Introduce health integration rollout to Azure Deployment Manager (Public preview)

Azure Deployment Manager allows you to perform staged rollouts of Azure Resource Manager resources. The resources are deployed region by region in an ordered fashion. The integrated health check of Azure Deployment Manager can monitor rollouts, and automatically stop problematic rollouts, so that you can troubleshoot and reduce the scale of the impact. This feature can reduce service unavailability caused by regressions in updates.

Health monitoring providers

In order to make health integration as easy as possible, Microsoft has been working with some of the top service health monitoring companies to provide you with a simple copy/paste solution to integrate health checks with your deployments. If you’re not already using a health monitor, these are great solutions to start with:

azure deployment manager health monitor provider datadog azure deployment manager health monitor provider site24x7 azure deployment manager health monitor provider wavefront
Datadog, the leading monitoring and analytics platform for modern cloud environments. See how Datadog integrates with Azure Deployment Manager. Site24x7, the all-in-one private and public cloud services monitoring solution. See how Site24x7 integrates with Azure Deployment Manager. Wavefront, the monitoring and analytics platform for multi-cloud application environments. See how Wavefront integrates with Azure Deployment Manager.

How service health is determined

Health monitoring providers offer several mechanisms for monitoring services and alerting you of any service health issues. Azure Monitor is an example of one such offering. Azure Monitor can be used to create alerts when certain thresholds are exceeded. For example, your memory and CPU utilization spike beyond expected levels when you deploy a new update to your service. When notified, you can take corrective actions.

These health providers typically offer REST APIs so that the status of your service’s monitors can be examined programmatically. The REST APIs can either come back with a simple healthy/unhealthy signal (determined by the HTTP response code), and/or with detailed information about the signals it is receiving.

The new healthCheck step in Azure Deployment Manager allows you to declare HTTP codes that indicate a healthy service, or, for more complex REST results, you can even specify regular expressions that, if they match, indicate a healthy response.

The flow to getting setup with Azure Deployment Manager health checks:

  1. Create your health monitors via a health service provider of your choice.

  2. Create one or more healthCheck steps as part of your Azure Deployment Manager rollout.

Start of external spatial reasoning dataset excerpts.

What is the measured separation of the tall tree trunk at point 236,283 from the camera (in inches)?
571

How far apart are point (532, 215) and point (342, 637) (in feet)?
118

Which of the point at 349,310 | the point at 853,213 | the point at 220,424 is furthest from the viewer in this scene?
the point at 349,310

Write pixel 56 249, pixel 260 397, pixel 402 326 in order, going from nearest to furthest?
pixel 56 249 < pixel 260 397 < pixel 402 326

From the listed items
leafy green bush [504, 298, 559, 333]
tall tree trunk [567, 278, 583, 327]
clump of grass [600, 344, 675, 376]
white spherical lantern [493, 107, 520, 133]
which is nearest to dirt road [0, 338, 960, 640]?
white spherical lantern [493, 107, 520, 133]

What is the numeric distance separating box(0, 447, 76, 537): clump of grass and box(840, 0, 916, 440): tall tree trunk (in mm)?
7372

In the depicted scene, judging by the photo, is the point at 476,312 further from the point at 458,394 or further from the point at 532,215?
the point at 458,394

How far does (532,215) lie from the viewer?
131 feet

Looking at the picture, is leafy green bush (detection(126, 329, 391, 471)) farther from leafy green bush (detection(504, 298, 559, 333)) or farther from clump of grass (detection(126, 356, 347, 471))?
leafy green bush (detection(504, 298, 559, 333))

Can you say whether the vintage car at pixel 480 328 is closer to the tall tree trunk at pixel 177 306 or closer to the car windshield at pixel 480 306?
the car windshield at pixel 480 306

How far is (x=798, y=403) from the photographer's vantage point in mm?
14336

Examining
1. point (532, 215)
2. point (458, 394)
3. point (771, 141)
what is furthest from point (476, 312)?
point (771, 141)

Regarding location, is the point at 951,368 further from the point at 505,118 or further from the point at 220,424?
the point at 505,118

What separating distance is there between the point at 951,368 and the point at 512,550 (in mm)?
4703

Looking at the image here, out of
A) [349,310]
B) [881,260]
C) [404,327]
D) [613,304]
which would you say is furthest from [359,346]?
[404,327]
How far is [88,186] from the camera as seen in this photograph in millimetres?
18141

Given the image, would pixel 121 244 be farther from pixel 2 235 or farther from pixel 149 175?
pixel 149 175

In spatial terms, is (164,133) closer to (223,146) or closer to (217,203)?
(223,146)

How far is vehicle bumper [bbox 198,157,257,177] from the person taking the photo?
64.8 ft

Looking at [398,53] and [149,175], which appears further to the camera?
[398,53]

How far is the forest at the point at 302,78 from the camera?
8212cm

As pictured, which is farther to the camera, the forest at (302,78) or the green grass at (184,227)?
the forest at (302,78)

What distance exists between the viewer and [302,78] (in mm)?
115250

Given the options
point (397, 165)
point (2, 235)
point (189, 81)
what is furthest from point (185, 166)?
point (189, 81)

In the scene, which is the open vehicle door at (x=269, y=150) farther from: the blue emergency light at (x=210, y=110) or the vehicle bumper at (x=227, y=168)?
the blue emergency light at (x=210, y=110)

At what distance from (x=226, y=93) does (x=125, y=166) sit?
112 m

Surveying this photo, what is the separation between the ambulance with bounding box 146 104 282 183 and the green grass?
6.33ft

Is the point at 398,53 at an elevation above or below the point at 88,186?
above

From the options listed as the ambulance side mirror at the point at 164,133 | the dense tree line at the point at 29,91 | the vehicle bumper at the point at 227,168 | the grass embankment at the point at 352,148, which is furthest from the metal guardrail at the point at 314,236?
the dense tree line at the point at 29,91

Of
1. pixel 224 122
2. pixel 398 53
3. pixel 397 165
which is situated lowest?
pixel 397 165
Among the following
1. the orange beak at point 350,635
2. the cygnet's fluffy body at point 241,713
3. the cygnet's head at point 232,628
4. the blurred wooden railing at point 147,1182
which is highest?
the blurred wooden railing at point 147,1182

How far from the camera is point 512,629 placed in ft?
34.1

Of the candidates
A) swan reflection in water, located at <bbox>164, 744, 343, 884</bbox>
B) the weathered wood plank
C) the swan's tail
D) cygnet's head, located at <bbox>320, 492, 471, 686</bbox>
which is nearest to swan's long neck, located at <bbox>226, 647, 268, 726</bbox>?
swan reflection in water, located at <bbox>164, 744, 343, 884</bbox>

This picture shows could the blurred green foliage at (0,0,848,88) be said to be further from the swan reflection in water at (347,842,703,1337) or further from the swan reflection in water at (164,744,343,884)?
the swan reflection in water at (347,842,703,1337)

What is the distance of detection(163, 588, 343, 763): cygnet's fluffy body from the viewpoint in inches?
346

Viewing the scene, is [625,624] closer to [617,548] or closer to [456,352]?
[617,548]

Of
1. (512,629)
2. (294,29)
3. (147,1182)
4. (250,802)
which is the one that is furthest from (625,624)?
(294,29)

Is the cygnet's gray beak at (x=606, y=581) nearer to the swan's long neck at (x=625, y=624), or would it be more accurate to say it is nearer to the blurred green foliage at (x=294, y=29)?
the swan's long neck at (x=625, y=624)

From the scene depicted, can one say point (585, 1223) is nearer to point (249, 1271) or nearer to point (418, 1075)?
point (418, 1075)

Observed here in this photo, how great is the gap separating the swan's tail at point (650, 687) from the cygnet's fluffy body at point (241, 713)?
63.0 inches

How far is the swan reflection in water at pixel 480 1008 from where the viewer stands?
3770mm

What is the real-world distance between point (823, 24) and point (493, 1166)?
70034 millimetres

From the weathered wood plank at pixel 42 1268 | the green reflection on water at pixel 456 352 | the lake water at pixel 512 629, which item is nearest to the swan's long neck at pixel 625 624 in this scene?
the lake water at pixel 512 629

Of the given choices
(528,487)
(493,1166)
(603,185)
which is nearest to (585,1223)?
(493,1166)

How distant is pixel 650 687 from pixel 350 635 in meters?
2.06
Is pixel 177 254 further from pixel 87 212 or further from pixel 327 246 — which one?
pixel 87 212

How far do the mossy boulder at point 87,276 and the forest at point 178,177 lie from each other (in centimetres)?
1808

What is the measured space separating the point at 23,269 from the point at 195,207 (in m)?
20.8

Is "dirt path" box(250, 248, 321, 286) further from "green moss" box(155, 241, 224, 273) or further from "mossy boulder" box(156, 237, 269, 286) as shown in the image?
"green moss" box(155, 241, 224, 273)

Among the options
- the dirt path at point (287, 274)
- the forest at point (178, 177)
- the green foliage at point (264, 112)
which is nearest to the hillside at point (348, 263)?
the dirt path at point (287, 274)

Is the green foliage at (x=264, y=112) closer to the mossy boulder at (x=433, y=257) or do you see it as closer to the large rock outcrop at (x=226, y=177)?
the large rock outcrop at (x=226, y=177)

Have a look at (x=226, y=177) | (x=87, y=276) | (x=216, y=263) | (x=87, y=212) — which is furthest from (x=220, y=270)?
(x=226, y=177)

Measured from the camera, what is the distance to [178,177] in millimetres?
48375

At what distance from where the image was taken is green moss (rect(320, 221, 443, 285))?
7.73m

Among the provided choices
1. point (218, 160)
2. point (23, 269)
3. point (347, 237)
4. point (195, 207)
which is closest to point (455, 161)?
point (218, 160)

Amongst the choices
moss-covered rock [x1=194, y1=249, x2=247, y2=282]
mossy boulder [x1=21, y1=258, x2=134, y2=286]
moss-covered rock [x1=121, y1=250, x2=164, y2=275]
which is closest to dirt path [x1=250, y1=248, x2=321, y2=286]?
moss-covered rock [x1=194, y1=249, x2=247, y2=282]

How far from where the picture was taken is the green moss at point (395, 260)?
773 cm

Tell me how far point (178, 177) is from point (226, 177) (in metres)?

Fill out the healthCheck steps with the following information:

    1. The URI for the REST API for your health monitors (as defined by your health service provider).
    2. Authentication information. Currently only API-key style authentication is supported.
    3. HTTP status codes or regular expressions that define a healthy response. Note that you may provide regular expressions, which ALL must match for the response to be considered healthy, or you may provide expressions of which ANY must match for the response to be considered healthy. Both methods are supported.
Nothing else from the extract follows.